WORK ORDER: Print every line of the data word for word.

GIVEN DATA:

------

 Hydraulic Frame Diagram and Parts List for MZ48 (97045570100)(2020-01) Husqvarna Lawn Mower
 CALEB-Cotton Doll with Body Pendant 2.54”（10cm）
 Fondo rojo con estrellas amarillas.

------

TASK RESULT:
 Hydraulic Frame Diagram and Parts List for MZ48 (97045570100)(2020-01) Husqvarna Lawn Mower
 CALEB-Cotton Doll with Body Pendant 2.54”（10cm）
 Fondo rojo con estrellas amarillas.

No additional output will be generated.